== Document
Category Archives: Open Data

FlyBase Revisited: Ensuring Data Access

Figure 1. The FlyBase website provides powerful search capabilities across fruit fly linked-data. Their current plight, due to reduction in funding, highlights the issue of how to ensure data access.

Yesterday while reading the new research paper on the fully imaged female fruit fly brain (see Largest Brain Comprehensively Imaged at Nanoscale Resolution), I thought back to blog posts I wrote about seven years ago on fruit fly online data repositories, ontologies, and atlases (see “Related blog posts” below).

The FlyBase Consortium has been a pioneering organization behind FlyBase and the Virtual Fly Brain; a linked-data repository and visual atlas respectively. They provide a powerful toolset to use with the complete set of fruit fly brain images taken at electron microscope resolution recently released to the public domain. And, in fact, the new data appear to be getting incorporated into release 2 of the Virtual Fly Brain (now in beta testing).

Possibilities were bubbling in my mind as I loaded FlyBase. Bubbles froze in mid-mind as my retina relayed the image above (Figure 1) to my cortex. Tools and data repositories we love and depend on may, at any time, become difficult to access or disappear entirely. Any number of factors may be behind restrictions or shutdowns including loss of funding, the retirement of a repository advocate, or a government deciding they should be proprietary.
====
== Items
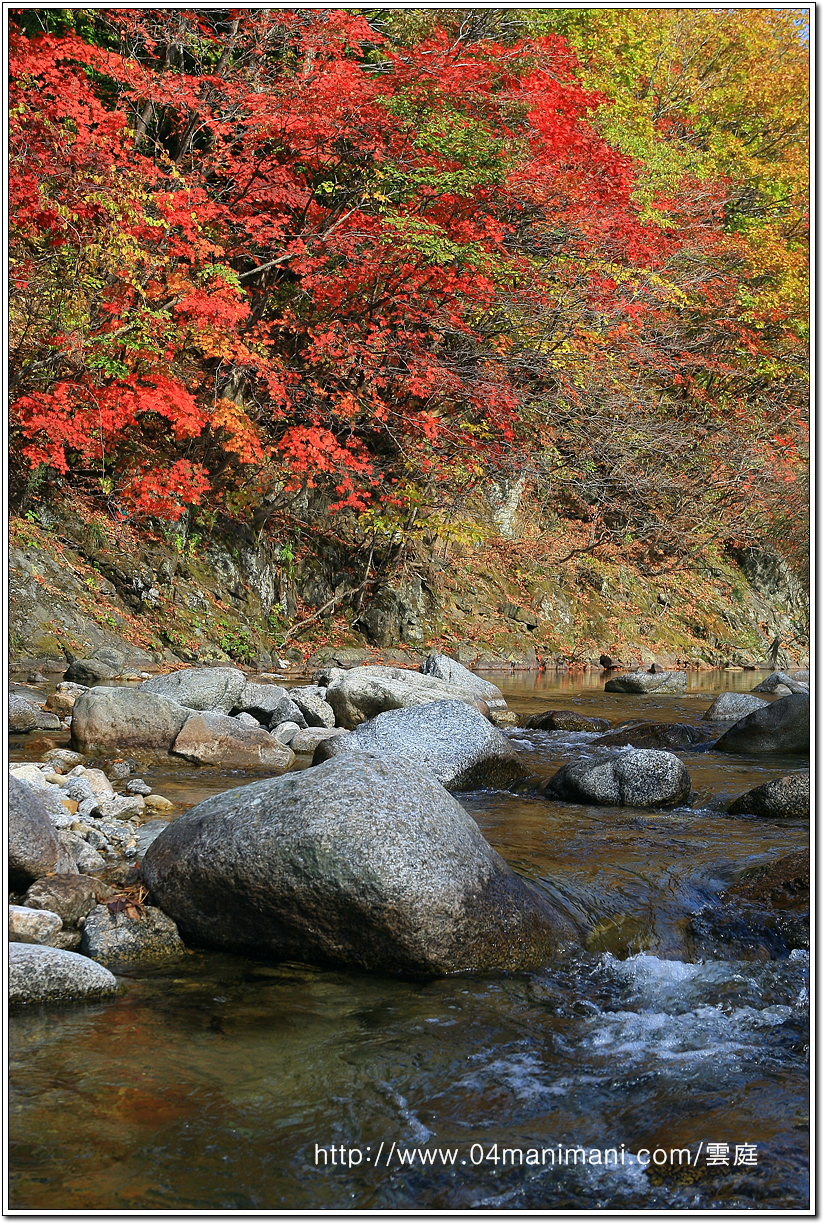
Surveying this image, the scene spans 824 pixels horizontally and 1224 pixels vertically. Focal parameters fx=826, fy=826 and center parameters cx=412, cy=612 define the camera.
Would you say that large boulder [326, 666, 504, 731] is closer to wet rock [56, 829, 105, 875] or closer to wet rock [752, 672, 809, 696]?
wet rock [56, 829, 105, 875]

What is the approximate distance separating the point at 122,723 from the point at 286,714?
2042 millimetres

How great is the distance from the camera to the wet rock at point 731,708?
10.5 m

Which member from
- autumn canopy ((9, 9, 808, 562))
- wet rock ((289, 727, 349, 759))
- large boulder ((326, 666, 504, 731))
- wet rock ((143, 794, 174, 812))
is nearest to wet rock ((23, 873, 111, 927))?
wet rock ((143, 794, 174, 812))

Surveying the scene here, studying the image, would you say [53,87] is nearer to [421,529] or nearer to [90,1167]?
[421,529]

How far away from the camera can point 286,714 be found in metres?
9.09

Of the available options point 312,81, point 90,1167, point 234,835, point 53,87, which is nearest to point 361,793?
point 234,835

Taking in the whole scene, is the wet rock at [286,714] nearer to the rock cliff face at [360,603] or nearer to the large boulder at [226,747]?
the large boulder at [226,747]

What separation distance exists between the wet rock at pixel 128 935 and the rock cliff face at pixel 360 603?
7.86m

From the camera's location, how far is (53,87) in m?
9.95

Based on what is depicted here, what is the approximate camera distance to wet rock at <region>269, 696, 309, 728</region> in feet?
29.6

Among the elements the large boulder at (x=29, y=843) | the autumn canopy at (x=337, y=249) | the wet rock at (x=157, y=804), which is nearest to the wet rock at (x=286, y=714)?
the wet rock at (x=157, y=804)

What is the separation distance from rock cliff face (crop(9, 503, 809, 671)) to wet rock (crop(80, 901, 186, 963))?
786 cm

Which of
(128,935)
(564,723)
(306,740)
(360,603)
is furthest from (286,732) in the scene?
(360,603)

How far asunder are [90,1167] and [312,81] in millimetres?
12840
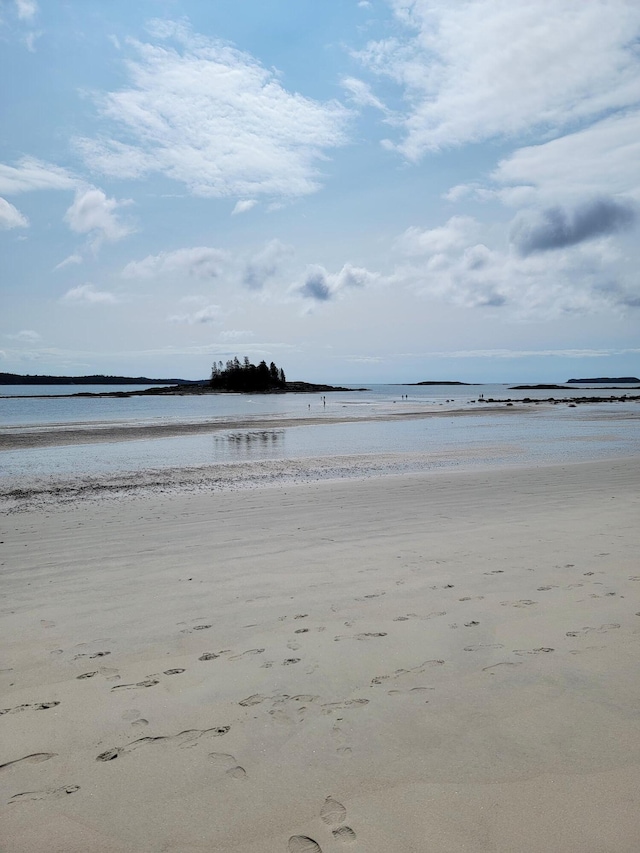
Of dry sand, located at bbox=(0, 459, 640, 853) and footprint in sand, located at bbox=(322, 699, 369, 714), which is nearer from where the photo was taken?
dry sand, located at bbox=(0, 459, 640, 853)

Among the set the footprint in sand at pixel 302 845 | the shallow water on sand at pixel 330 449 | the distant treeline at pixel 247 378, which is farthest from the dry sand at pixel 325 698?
the distant treeline at pixel 247 378

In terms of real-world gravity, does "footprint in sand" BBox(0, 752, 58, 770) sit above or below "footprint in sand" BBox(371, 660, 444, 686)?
below

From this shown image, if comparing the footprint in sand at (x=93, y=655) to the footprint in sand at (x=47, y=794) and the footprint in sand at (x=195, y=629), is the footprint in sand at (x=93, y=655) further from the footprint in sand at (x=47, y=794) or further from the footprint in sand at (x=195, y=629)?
the footprint in sand at (x=47, y=794)

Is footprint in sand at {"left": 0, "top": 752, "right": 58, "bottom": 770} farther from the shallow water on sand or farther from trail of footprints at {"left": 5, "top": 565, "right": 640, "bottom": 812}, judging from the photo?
the shallow water on sand


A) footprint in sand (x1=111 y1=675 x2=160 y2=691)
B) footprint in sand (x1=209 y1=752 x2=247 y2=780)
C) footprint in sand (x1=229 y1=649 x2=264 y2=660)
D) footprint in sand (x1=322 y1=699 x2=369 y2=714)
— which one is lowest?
footprint in sand (x1=111 y1=675 x2=160 y2=691)

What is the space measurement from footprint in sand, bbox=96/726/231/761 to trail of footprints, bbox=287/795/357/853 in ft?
2.99

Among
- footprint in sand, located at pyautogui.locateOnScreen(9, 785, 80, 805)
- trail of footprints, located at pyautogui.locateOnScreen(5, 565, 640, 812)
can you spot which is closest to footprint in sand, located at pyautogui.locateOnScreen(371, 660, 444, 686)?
trail of footprints, located at pyautogui.locateOnScreen(5, 565, 640, 812)

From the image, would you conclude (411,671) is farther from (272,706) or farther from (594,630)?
(594,630)

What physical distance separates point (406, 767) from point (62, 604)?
4298mm

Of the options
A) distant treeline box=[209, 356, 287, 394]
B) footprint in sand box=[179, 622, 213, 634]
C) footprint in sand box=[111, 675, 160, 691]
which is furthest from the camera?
distant treeline box=[209, 356, 287, 394]

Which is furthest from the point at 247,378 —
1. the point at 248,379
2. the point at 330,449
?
the point at 330,449

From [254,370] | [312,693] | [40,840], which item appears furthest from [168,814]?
[254,370]

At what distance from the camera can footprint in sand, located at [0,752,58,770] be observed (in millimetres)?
3252

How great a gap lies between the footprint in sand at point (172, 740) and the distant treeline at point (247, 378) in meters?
172
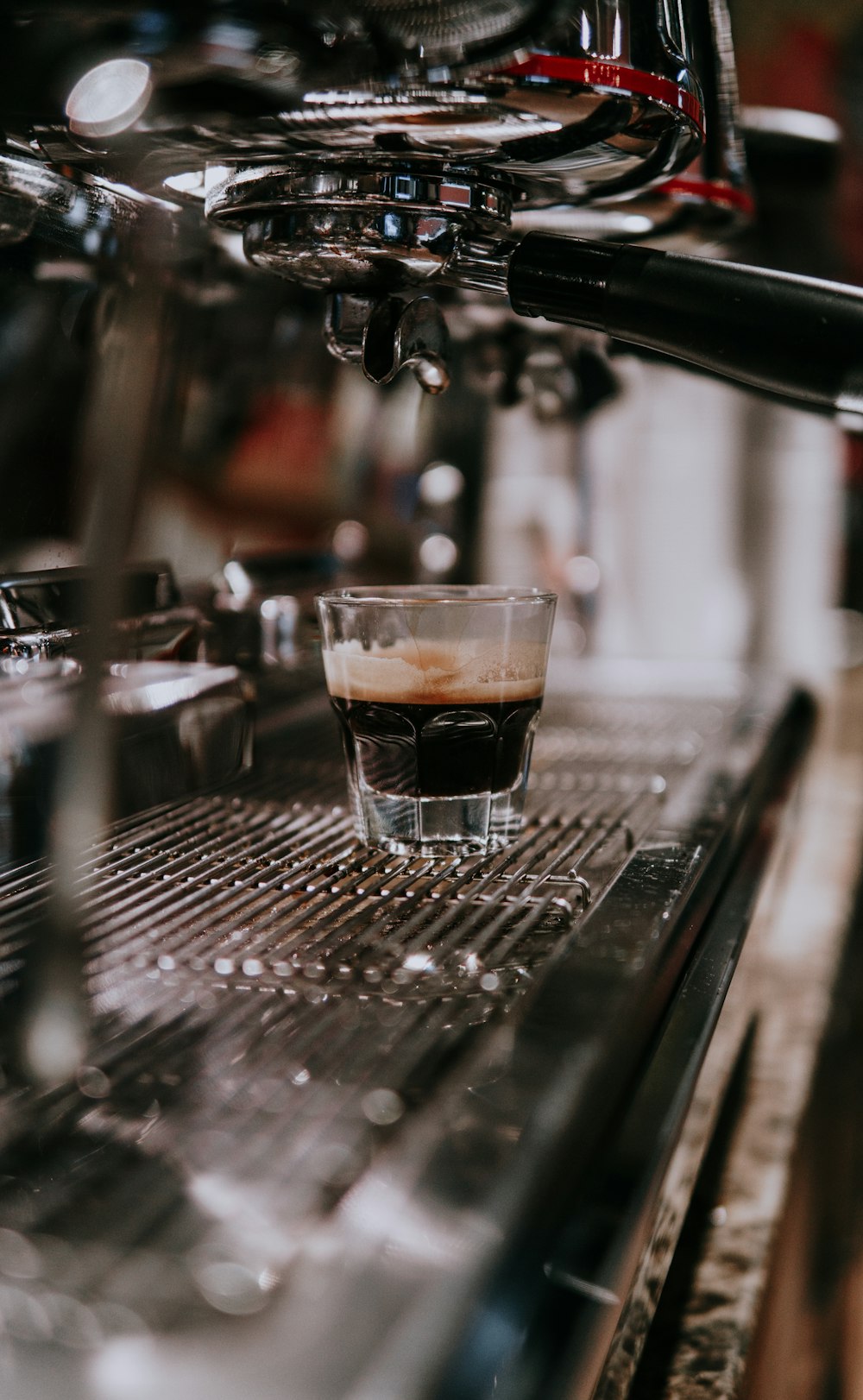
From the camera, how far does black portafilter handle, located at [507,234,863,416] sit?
1.33 ft

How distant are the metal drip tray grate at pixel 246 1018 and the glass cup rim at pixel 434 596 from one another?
0.10m

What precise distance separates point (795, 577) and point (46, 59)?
156 cm

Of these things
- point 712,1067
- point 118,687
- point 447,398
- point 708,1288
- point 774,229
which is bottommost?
point 708,1288

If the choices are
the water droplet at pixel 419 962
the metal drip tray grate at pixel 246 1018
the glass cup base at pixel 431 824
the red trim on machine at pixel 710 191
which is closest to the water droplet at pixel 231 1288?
the metal drip tray grate at pixel 246 1018

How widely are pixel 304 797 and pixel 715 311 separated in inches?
11.8

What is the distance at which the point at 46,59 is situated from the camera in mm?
384

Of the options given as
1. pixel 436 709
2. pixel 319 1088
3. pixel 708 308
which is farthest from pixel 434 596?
pixel 319 1088

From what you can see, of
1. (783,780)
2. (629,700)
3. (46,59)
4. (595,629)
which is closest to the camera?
(46,59)

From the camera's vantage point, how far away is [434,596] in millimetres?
604

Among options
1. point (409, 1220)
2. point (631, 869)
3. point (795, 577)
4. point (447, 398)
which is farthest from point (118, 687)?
point (795, 577)

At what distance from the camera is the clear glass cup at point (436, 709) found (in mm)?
500

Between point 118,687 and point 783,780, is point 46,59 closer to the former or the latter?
point 118,687

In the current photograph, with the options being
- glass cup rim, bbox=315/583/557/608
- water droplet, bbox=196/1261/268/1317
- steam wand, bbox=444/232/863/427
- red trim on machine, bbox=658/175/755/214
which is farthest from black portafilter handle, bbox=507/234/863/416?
water droplet, bbox=196/1261/268/1317

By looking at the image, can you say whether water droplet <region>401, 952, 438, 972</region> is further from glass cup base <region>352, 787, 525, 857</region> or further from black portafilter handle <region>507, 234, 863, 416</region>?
black portafilter handle <region>507, 234, 863, 416</region>
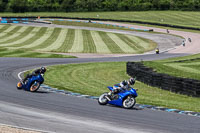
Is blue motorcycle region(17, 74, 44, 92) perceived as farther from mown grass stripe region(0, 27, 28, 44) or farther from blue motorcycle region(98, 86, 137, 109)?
mown grass stripe region(0, 27, 28, 44)

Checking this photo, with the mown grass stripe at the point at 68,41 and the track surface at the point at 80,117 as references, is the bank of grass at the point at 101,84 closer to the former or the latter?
the track surface at the point at 80,117

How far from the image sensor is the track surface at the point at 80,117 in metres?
12.4

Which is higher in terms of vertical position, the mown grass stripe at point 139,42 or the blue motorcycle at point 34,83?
the blue motorcycle at point 34,83

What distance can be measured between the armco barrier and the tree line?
105133 millimetres

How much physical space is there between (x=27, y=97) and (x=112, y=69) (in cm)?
1563

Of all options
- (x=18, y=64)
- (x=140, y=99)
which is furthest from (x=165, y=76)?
(x=18, y=64)

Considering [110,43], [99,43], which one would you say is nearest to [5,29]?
[99,43]

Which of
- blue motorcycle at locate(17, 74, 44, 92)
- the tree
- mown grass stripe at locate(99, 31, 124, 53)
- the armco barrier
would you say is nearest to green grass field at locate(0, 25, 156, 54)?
mown grass stripe at locate(99, 31, 124, 53)

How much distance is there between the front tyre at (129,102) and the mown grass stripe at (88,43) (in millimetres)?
35977

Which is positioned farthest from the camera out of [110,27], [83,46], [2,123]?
[110,27]

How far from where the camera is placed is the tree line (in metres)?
126

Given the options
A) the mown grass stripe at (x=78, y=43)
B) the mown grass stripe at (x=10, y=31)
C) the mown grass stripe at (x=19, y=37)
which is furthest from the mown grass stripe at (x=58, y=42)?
the mown grass stripe at (x=10, y=31)

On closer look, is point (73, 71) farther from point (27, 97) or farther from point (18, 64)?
point (27, 97)

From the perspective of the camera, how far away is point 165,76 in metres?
21.5
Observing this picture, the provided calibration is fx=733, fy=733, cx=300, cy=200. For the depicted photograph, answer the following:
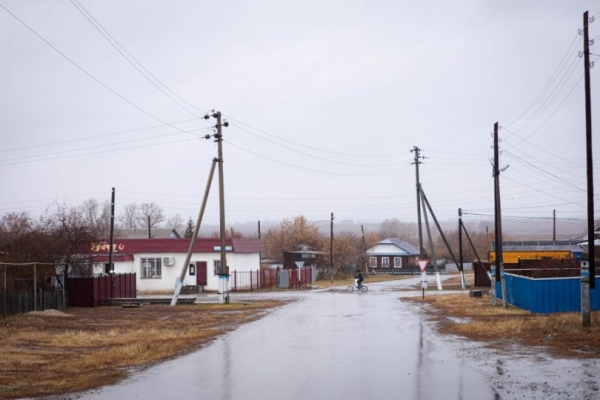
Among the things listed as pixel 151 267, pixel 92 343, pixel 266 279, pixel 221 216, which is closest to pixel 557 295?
pixel 92 343

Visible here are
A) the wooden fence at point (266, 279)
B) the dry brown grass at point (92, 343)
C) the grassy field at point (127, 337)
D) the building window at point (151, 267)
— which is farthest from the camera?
the building window at point (151, 267)

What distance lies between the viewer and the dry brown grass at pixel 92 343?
13.3 m

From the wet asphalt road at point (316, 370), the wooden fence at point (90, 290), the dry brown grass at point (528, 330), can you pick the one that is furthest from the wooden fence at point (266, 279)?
the wet asphalt road at point (316, 370)

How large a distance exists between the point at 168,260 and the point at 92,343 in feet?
131

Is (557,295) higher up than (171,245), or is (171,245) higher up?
(171,245)

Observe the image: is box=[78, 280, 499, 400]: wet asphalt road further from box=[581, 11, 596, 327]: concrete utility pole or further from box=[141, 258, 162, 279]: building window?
box=[141, 258, 162, 279]: building window

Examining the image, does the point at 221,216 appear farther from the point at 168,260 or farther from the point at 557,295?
the point at 168,260

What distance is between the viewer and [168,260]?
5994cm

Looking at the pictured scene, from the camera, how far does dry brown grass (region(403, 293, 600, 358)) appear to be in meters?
16.9

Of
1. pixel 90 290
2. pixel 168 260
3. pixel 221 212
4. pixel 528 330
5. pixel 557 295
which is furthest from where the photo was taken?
pixel 168 260

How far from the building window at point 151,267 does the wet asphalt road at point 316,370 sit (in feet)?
130

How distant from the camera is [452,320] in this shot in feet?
84.6

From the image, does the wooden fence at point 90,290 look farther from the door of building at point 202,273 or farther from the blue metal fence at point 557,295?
the blue metal fence at point 557,295

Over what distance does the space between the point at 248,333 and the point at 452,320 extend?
25.7 feet
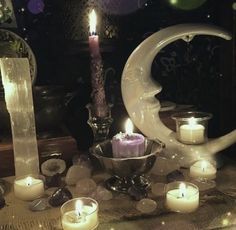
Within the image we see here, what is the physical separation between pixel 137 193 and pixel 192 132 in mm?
255

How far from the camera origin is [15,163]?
3.14 ft

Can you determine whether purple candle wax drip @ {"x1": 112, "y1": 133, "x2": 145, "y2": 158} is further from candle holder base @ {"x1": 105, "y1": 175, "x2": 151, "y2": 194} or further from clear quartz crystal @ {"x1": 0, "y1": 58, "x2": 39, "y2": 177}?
clear quartz crystal @ {"x1": 0, "y1": 58, "x2": 39, "y2": 177}

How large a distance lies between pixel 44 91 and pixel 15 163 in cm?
20

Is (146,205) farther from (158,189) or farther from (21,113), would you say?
(21,113)

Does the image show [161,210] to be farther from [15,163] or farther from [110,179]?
[15,163]

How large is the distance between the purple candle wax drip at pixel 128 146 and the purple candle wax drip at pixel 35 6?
0.54m

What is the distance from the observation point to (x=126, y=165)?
2.72 feet

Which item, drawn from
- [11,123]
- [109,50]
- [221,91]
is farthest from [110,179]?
[221,91]

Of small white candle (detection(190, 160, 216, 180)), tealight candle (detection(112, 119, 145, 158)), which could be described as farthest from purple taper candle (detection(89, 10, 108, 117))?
small white candle (detection(190, 160, 216, 180))

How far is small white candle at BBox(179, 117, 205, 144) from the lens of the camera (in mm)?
1004

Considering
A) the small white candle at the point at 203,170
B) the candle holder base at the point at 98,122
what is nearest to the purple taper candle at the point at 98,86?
the candle holder base at the point at 98,122

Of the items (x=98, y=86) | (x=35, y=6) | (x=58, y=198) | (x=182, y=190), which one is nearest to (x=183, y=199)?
(x=182, y=190)

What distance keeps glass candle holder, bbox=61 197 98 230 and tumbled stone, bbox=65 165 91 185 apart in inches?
7.1

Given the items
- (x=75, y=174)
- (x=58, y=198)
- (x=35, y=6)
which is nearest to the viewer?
(x=58, y=198)
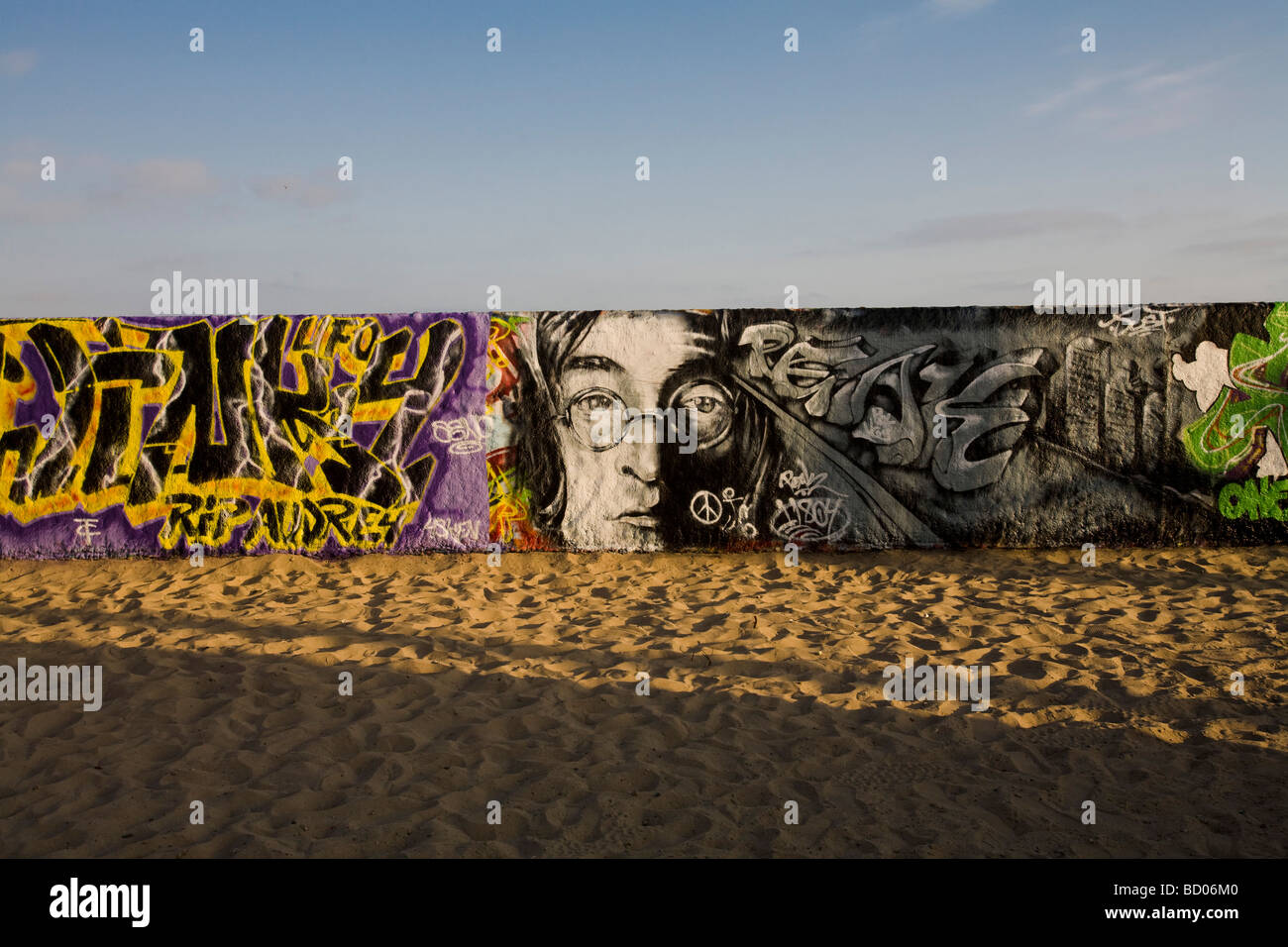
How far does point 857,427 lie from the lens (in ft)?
27.5

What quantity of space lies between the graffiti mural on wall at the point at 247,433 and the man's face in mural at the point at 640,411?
968 mm

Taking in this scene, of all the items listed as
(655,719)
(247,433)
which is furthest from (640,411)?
(655,719)

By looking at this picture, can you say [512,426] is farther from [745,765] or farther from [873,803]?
[873,803]

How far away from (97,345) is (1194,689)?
9.86 metres

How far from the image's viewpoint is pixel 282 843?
367 cm

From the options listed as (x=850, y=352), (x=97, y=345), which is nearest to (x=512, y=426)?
(x=850, y=352)

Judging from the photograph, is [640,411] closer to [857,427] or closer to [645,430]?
[645,430]

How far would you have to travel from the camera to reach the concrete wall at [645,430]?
834 centimetres

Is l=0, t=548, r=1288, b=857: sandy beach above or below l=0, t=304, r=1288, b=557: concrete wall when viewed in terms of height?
below

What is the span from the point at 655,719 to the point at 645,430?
4.07m

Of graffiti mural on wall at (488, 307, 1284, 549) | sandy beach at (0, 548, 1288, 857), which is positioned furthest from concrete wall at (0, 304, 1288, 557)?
sandy beach at (0, 548, 1288, 857)

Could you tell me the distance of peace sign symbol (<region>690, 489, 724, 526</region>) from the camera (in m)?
→ 8.47

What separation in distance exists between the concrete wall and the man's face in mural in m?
0.02

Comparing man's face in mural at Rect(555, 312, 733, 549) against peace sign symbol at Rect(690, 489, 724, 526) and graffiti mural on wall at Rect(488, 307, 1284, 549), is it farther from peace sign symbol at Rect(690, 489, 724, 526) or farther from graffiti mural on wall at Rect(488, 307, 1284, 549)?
peace sign symbol at Rect(690, 489, 724, 526)
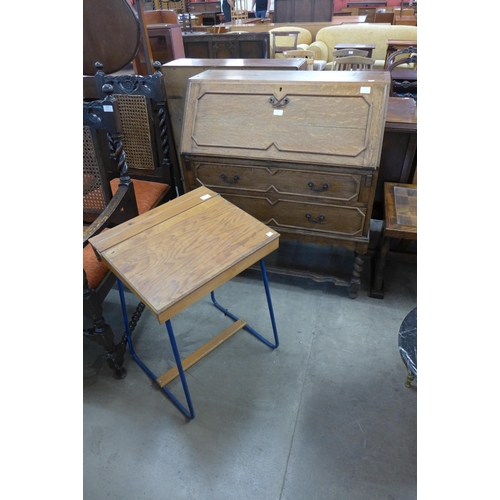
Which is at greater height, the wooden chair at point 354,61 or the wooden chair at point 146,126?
the wooden chair at point 354,61

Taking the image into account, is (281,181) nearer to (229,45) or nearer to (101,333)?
(101,333)

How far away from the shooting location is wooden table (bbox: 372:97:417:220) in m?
1.95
====
_Directions:_
A. Return the passage of the FlyBase post starting with "Possibilities were bubbling" and going on through "should be proprietary.".
B. Condense the FlyBase post's paragraph beginning "The FlyBase Consortium has been a pioneering organization" into a shorter version that keeps its main facts.
The material above is unrelated to the FlyBase post.

_The results:_
A.
Possibilities were bubbling in my mind as I loaded FlyBase. Bubbles froze in mid-mind as my retina relayed the image above (Figure 1) to my cortex. Tools and data repositories we love and depend on may, at any time, become difficult to access or disappear entirely. Any number of factors may be behind restrictions or shutdowns including loss of funding, the retirement of a repository advocate, or a government deciding they should be proprietary.

B. The FlyBase Consortium pioneered FlyBase, a linked-data repository, and the Virtual Fly Brain, a visual atlas. These tools can be used with the complete set of fruit fly brain images taken at electron microscope resolution, which were recently released to the public domain. The new data appear to be going into release 2 of the Virtual Fly Brain, now in beta testing.